Set down a word-for-word copy of the data below, limited to the lines from the first through the line with "New Zealand, site LCA_EC21, 2019-02-12".
Start of PROVIDED ENTRIES
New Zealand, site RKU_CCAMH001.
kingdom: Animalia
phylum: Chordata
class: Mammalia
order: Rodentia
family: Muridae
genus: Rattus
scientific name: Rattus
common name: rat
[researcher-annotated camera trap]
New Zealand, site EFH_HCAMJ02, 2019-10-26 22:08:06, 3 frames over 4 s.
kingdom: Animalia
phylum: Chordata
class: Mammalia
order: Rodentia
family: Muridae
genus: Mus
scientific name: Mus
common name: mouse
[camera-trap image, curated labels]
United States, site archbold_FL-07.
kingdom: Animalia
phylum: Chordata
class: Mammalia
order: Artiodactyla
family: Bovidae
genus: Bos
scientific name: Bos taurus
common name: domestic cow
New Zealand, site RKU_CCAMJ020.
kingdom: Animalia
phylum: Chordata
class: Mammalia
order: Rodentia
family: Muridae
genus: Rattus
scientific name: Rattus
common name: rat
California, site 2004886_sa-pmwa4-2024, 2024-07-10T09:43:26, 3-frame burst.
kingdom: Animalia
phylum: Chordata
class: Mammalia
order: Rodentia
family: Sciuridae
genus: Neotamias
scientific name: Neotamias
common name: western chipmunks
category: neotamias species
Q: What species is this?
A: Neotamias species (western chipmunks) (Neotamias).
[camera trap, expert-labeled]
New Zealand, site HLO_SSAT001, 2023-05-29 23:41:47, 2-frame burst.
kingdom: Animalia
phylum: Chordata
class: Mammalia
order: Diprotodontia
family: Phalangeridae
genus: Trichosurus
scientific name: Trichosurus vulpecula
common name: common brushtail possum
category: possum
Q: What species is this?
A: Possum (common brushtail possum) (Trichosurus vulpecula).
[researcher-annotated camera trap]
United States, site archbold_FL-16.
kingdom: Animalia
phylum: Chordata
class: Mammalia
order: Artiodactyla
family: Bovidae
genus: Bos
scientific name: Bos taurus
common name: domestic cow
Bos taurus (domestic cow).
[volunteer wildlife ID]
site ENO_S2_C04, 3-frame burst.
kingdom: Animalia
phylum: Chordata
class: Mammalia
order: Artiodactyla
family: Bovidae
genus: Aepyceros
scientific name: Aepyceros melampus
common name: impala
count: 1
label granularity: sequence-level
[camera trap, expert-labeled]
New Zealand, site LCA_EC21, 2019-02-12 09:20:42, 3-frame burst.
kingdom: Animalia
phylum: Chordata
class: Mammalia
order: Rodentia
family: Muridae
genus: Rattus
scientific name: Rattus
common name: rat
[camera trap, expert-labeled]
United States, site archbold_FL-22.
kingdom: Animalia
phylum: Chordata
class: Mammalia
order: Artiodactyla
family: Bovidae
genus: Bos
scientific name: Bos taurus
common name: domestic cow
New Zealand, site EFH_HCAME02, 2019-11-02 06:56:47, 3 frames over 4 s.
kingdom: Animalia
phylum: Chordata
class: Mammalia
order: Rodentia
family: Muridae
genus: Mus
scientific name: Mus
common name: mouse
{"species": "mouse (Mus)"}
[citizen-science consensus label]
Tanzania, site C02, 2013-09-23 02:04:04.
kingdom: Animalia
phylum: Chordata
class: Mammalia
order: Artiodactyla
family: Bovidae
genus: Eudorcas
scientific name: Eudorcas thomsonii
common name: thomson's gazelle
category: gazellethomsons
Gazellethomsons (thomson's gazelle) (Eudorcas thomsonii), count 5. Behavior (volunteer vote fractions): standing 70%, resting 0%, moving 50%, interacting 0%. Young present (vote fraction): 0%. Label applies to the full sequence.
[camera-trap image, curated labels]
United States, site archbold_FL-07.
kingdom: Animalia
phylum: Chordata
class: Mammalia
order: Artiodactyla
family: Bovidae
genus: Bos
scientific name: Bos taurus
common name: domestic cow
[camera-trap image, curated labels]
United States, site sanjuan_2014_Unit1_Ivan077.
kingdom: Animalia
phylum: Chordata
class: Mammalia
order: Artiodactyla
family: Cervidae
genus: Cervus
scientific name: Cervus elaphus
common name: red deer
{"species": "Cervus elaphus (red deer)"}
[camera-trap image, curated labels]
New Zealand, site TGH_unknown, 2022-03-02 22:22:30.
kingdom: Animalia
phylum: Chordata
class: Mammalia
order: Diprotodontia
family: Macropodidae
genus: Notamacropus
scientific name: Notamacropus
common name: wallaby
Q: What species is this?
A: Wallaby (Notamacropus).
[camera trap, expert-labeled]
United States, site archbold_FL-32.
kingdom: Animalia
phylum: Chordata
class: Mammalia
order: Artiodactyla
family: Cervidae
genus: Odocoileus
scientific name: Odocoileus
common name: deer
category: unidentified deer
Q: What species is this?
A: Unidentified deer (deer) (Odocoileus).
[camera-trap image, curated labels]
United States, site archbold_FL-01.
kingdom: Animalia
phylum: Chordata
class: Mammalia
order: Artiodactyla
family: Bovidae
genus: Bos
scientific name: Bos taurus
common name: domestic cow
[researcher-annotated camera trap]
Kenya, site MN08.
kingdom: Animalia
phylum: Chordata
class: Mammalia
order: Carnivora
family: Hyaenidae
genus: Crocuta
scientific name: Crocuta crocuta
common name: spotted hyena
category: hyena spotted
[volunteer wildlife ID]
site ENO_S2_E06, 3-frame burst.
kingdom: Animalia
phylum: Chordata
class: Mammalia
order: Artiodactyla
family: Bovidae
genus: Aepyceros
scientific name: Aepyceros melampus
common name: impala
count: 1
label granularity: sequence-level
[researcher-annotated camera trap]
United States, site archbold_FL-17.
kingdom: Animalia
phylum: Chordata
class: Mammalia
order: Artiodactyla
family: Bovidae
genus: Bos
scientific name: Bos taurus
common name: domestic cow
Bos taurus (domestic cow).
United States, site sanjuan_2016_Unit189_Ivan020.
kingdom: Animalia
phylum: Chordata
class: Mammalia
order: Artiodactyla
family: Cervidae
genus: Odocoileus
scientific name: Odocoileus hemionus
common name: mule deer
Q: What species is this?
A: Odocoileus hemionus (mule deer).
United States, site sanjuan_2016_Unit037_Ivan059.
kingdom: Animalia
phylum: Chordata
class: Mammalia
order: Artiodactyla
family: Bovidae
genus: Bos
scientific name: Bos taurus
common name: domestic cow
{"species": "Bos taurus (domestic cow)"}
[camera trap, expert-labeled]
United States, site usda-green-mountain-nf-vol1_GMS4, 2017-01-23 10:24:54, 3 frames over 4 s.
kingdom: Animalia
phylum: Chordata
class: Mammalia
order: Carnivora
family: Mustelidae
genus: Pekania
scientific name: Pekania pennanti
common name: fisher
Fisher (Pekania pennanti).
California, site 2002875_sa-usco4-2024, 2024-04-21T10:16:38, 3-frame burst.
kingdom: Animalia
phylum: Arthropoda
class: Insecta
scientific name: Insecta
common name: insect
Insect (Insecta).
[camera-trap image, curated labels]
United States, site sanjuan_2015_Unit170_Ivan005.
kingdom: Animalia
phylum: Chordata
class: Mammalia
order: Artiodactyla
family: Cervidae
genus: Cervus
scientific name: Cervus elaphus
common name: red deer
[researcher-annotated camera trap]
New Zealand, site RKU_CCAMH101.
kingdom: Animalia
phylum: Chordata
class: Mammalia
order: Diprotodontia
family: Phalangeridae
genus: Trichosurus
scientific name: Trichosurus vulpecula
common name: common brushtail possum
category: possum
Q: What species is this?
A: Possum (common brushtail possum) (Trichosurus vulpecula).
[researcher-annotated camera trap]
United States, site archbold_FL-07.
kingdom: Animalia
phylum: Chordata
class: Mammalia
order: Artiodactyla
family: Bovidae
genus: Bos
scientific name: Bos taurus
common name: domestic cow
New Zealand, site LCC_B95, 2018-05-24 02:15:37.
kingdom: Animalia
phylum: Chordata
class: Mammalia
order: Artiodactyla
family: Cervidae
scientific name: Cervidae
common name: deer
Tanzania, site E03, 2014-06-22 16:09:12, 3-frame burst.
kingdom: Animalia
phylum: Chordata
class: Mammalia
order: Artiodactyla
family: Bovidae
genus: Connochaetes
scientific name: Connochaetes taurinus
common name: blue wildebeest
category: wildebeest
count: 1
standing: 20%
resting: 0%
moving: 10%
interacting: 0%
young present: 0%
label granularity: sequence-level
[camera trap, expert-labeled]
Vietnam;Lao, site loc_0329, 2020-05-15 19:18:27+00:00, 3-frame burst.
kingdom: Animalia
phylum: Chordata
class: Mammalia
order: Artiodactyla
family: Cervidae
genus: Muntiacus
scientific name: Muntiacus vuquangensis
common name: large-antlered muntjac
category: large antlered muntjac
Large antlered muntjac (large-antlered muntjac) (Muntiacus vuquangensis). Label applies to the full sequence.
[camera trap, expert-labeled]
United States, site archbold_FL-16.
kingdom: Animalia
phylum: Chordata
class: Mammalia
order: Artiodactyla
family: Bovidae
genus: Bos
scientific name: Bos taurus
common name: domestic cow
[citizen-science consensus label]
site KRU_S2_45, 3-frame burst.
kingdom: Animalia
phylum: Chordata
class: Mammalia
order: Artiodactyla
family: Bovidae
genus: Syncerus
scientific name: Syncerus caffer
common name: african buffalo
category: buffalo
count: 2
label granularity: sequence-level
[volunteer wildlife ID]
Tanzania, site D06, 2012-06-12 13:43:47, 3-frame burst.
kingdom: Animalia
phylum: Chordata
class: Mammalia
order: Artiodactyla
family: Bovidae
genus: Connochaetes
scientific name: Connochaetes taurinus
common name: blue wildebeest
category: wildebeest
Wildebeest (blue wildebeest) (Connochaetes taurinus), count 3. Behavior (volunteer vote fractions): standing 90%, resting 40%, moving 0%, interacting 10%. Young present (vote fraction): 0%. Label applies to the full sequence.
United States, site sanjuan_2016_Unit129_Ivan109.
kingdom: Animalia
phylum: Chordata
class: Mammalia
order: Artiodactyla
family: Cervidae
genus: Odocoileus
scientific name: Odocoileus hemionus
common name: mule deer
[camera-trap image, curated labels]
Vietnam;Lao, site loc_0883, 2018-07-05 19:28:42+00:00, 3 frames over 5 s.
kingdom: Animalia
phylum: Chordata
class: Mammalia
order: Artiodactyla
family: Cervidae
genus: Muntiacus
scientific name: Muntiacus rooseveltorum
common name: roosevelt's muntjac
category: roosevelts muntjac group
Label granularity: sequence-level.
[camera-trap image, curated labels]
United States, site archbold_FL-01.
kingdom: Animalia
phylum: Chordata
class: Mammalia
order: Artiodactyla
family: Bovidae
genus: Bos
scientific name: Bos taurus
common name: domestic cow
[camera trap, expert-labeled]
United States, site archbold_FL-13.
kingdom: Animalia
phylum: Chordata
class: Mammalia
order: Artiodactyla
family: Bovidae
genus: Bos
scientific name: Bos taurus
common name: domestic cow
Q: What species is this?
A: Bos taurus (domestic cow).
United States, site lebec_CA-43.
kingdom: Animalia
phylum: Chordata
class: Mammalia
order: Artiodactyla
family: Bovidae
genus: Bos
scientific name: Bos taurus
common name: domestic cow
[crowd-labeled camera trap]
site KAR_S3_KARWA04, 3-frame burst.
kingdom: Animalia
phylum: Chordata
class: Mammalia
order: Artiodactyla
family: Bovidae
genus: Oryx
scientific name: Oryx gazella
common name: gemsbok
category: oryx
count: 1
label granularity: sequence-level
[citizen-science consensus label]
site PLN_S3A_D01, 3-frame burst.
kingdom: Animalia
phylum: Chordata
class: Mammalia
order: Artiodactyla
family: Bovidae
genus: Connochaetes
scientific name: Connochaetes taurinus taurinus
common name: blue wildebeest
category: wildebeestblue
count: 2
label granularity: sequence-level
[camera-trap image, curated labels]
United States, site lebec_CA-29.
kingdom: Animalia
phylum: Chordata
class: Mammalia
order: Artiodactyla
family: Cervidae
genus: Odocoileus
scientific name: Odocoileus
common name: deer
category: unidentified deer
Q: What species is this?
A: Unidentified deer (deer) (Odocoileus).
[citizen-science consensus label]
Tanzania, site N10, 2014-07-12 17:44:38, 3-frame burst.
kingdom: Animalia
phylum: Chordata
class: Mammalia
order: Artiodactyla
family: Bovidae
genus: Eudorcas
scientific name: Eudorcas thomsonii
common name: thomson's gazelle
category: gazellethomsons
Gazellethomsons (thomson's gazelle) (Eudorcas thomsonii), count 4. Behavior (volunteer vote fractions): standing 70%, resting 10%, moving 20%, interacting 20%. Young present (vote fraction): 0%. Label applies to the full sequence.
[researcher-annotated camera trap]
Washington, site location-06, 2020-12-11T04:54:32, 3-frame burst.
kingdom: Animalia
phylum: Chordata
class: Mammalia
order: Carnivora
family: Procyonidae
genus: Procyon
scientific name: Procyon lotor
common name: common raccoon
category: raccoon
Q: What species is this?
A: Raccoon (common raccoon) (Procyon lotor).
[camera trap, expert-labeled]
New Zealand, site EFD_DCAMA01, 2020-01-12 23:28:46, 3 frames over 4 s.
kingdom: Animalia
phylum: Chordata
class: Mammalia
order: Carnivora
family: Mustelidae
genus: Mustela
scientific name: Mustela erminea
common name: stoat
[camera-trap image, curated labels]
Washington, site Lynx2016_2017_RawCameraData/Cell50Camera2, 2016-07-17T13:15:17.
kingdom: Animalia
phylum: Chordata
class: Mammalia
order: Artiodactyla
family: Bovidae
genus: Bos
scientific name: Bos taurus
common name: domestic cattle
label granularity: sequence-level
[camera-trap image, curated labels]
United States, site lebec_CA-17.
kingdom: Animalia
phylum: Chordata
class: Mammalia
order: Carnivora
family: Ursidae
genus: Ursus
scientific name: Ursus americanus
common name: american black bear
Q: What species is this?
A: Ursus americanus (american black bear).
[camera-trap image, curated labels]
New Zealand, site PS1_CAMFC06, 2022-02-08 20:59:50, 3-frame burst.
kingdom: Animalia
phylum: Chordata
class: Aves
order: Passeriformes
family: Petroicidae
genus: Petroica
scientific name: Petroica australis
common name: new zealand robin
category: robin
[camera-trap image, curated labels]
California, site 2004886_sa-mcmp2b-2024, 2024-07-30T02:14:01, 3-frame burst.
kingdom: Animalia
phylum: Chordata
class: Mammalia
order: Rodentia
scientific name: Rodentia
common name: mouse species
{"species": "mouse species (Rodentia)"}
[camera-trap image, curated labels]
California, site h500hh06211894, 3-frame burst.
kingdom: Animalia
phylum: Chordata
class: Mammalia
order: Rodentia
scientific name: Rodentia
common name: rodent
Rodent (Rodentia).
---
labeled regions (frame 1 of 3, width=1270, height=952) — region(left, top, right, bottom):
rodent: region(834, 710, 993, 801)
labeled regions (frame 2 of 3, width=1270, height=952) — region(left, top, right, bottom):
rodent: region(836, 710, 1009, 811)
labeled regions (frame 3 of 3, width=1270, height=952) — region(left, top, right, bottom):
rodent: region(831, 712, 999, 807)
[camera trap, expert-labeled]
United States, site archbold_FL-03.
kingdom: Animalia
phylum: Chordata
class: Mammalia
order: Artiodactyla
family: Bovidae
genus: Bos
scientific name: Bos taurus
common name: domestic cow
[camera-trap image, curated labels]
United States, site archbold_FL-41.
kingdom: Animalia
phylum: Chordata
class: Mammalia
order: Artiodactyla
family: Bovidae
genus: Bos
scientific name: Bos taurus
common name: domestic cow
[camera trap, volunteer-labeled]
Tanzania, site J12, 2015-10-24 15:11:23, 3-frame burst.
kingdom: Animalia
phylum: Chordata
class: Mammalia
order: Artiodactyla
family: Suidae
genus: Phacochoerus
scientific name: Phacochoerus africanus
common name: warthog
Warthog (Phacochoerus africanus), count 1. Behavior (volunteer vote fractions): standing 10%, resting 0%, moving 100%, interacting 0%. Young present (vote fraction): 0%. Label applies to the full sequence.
End of PROVIDED ENTRIES
__WRITTEN ANSWER__
New Zealand, site RKU_CCAMH001.
kingdom: Animalia
phylum: Chordata
class: Mammalia
order: Rodentia
family: Muridae
genus: Rattus
scientific name: Rattus
common name: rat
[researcher-annotated camera trap]
New Zealand, site EFH_HCAMJ02, 2019-10-26 22:08:06, 3 frames over 4 s.
kingdom: Animalia
phylum: Chordata
class: Mammalia
order: Rodentia
family: Muridae
genus: Mus
scientific name: Mus
common name: mouse
[camera-trap image, curated labels]
United States, site archbold_FL-07.
kingdom: Animalia
phylum: Chordata
class: Mammalia
order: Artiodactyla
family: Bovidae
genus: Bos
scientific name: Bos taurus
common name: domestic cow
New Zealand, site RKU_CCAMJ020.
kingdom: Animalia
phylum: Chordata
class: Mammalia
order: Rodentia
family: Muridae
genus: Rattus
scientific name: Rattus
common name: rat
California, site 2004886_sa-pmwa4-2024, 2024-07-10T09:43:26, 3-frame burst.
kingdom: Animalia
phylum: Chordata
class: Mammalia
order: Rodentia
family: Sciuridae
genus: Neotamias
scientific name: Neotamias
common name: western chipmunks
category: neotamias species
Q: What species is this?
A: Neotamias species (western chipmunks) (Neotamias).
[camera trap, expert-labeled]
New Zealand, site HLO_SSAT001, 2023-05-29 23:41:47, 2-frame burst.
kingdom: Animalia
phylum: Chordata
class: Mammalia
order: Diprotodontia
family: Phalangeridae
genus: Trichosurus
scientific name: Trichosurus vulpecula
common name: common brushtail possum
category: possum
Q: What species is this?
A: Possum (common brushtail possum) (Trichosurus vulpecula).
[researcher-annotated camera trap]
United States, site archbold_FL-16.
kingdom: Animalia
phylum: Chordata
class: Mammalia
order: Artiodactyla
family: Bovidae
genus: Bos
scientific name: Bos taurus
common name: domestic cow
Bos taurus (domestic cow).
[volunteer wildlife ID]
site ENO_S2_C04, 3-frame burst.
kingdom: Animalia
phylum: Chordata
class: Mammalia
order: Artiodactyla
family: Bovidae
genus: Aepyceros
scientific name: Aepyceros melampus
common name: impala
count: 1
label granularity: sequence-level
[camera trap, expert-labeled]
New Zealand, site LCA_EC21, 2019-02-12 09:20:42, 3-frame burst.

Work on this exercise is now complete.